Basic Boolean expression in Python producing surprising results

Question

In Python I have 2>3 == False which gives False. But I'm expecting True. If I use parenthesis i.e (2>3) == False then I'm getting True. What is the theory behind this?

Answer 1

Comparision Docs

all the 8 comparison operators have the same precedence. so in 2 > 3 and 3 == False the evaluation is from left to Right first 2>3 is evaluated. the next condition 3==False will only be evaluated if the first expression holds true. But here 2>3 holds false hence it returns false and doesn't even evaluates third expression

Answer 2

In Python, 2 > 3 == False is evaluated as 2 > 3 and 3 == False.

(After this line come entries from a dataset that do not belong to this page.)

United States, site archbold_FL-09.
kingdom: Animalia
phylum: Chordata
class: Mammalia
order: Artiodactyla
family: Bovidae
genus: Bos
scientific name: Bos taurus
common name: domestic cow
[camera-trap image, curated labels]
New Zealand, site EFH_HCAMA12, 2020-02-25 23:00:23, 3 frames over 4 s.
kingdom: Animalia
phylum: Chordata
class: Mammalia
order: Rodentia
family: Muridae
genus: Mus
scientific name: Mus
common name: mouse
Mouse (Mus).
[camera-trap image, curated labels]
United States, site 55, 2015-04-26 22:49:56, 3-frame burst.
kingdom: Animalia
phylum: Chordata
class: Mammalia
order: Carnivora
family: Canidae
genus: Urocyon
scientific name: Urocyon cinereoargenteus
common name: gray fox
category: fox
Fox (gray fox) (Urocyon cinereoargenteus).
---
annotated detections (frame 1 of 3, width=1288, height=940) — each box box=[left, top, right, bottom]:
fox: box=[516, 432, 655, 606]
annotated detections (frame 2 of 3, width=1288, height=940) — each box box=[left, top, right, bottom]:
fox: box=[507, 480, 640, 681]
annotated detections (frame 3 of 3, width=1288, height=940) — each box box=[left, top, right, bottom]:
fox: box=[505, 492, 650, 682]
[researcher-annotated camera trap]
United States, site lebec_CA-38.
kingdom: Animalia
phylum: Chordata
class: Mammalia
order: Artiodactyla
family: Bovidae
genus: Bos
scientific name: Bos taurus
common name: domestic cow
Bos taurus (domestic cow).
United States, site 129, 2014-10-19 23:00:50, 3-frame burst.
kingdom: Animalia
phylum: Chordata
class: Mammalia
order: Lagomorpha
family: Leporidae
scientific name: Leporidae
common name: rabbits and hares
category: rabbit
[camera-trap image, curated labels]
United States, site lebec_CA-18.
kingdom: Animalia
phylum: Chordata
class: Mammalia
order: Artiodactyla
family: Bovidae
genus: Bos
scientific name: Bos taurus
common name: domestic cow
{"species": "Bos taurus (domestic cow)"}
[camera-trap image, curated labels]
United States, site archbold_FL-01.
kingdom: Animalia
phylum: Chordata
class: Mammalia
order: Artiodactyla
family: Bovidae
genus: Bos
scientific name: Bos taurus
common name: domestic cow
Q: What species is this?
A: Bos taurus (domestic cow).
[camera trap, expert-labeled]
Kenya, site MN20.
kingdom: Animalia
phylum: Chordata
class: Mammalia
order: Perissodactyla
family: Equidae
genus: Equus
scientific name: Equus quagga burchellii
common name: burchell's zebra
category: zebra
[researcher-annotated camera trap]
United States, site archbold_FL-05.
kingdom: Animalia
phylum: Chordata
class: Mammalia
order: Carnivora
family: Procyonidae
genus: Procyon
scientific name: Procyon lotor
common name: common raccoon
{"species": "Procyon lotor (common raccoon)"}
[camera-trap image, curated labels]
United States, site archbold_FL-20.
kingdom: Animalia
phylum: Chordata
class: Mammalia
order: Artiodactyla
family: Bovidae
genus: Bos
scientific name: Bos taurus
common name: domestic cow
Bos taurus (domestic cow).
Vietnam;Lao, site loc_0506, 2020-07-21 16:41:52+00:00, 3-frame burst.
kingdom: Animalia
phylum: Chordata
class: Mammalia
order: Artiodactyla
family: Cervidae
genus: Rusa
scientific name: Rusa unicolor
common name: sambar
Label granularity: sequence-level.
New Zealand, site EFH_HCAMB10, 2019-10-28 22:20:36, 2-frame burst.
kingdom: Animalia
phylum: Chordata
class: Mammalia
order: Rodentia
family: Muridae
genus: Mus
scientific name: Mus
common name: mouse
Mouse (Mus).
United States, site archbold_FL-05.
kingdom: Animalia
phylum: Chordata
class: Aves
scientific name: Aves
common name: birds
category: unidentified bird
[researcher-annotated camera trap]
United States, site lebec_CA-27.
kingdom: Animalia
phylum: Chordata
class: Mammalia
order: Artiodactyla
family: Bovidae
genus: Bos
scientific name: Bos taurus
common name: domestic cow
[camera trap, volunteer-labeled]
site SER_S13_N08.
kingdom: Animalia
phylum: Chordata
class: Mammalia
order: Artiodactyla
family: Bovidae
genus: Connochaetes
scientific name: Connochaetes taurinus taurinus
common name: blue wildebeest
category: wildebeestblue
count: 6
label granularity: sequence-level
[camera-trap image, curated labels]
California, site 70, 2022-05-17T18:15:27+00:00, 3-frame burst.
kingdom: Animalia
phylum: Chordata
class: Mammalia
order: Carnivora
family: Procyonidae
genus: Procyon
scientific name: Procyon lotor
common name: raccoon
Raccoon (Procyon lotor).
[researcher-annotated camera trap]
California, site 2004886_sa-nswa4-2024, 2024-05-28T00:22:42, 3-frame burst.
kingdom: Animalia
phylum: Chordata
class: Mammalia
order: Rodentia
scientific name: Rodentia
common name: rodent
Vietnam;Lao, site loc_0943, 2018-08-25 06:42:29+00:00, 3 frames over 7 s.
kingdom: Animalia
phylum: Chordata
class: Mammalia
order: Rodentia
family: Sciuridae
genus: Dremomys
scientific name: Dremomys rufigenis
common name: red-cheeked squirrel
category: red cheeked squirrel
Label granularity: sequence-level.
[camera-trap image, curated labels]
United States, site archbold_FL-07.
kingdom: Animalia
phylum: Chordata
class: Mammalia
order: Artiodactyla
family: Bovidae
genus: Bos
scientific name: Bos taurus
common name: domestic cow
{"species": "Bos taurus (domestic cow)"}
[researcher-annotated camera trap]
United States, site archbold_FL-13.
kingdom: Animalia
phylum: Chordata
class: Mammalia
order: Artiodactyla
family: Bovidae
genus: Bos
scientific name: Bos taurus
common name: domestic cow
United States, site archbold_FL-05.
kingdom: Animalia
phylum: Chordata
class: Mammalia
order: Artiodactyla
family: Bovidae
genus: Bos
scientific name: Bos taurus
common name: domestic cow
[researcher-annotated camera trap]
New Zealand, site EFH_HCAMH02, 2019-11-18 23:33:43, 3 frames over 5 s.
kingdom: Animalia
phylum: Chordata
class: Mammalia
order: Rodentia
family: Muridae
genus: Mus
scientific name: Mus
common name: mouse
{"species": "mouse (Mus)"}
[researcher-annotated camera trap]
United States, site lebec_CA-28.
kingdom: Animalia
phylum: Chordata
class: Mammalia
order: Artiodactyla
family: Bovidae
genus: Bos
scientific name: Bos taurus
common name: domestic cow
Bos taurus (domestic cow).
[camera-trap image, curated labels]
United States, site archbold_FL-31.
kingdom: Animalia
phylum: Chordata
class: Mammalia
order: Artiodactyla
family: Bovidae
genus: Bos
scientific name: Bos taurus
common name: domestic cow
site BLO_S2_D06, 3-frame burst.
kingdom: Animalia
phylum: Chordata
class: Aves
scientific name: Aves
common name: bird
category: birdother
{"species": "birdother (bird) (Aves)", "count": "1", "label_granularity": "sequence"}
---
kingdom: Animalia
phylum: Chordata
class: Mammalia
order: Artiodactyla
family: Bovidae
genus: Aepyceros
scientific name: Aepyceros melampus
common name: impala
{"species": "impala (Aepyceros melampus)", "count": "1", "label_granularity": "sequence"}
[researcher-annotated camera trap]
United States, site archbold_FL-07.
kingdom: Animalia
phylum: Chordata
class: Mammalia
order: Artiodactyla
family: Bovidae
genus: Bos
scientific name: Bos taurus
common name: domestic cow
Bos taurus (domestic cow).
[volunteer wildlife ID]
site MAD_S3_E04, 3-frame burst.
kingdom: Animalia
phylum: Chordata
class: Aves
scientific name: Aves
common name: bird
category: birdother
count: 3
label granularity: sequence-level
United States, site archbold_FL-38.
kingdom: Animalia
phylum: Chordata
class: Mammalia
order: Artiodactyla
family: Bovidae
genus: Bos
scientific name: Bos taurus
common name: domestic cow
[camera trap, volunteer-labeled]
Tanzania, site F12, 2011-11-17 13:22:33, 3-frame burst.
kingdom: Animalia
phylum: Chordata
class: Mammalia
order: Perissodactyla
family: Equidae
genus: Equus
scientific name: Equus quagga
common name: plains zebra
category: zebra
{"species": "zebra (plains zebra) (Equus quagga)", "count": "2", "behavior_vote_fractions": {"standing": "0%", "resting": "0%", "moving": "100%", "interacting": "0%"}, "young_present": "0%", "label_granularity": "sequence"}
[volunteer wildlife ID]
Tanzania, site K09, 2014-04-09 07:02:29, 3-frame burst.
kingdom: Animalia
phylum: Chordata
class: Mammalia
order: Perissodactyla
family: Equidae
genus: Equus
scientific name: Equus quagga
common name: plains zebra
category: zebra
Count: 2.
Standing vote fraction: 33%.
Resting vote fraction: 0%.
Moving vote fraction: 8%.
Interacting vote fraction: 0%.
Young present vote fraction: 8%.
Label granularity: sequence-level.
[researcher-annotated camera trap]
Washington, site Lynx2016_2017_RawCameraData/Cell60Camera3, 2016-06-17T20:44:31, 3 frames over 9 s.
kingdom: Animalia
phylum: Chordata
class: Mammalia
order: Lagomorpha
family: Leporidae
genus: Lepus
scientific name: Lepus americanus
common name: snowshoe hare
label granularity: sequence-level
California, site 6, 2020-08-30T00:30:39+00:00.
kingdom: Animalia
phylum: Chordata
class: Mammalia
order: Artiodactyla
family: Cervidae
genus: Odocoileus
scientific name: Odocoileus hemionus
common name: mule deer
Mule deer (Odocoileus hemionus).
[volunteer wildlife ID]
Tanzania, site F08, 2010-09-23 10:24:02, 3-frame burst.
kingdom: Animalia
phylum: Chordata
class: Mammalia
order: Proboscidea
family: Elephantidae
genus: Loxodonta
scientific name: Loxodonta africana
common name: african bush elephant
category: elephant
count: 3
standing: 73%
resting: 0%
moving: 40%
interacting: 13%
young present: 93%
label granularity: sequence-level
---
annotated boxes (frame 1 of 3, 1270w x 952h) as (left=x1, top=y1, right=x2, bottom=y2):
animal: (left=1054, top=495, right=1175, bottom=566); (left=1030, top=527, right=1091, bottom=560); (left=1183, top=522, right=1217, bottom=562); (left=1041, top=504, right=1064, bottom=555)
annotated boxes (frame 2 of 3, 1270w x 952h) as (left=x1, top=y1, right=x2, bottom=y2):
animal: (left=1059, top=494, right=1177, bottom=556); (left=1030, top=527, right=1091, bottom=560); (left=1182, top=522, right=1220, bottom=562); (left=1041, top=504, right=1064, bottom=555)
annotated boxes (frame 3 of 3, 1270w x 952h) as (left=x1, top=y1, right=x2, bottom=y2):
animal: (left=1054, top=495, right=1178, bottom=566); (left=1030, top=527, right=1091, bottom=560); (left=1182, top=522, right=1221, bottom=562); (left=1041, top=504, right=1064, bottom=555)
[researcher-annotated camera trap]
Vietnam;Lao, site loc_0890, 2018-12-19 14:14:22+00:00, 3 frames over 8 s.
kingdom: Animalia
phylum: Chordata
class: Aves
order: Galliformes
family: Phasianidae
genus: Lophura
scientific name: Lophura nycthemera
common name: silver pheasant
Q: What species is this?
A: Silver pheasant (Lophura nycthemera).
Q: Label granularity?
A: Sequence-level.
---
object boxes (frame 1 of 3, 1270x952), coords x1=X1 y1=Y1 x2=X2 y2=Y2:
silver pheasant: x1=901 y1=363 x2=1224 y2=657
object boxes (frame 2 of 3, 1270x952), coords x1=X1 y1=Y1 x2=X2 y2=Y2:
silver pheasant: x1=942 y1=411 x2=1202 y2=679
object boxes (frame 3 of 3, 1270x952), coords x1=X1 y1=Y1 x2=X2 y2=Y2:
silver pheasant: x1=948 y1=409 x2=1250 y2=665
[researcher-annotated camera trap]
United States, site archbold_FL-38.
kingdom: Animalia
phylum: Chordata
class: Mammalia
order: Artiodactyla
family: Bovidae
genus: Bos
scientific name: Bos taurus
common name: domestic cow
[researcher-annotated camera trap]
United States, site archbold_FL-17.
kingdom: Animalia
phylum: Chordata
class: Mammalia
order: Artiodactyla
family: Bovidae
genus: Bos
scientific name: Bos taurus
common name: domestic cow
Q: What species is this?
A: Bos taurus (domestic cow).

This para from the Python reference should clarify:

Unlike C, all comparison operations in Python have the same priority, which is lower than that of any arithmetic, shifting or bitwise operation.

Comparisons can be chained arbitrarily, e.g., x < y <= z is equivalent to x < y and y <= z, except that y is evaluated only once (but in both cases z is not evaluated at all when x < y is found to be false).

Answer 3

This is because of a feature of Python which is quite unusual compared to other programming languages, which is that you can write two or more comparisons in a sequence and it has the meaning which is intuitive to mathematicians. For example, an expression like 0 < 5 < 10 is True because 0 < 5 and 5 < 10 is True.

From the docs:

Comparisons can be chained arbitrarily; for example, x < y <= z is equivalent to x < y and y <= z, except that y is evaluated only once (but in both cases z is not evaluated at all when x < y is found to be false).

So, the expression 2 > 3 == False is equivalent to 2 > 3 and 3 == False, which is False.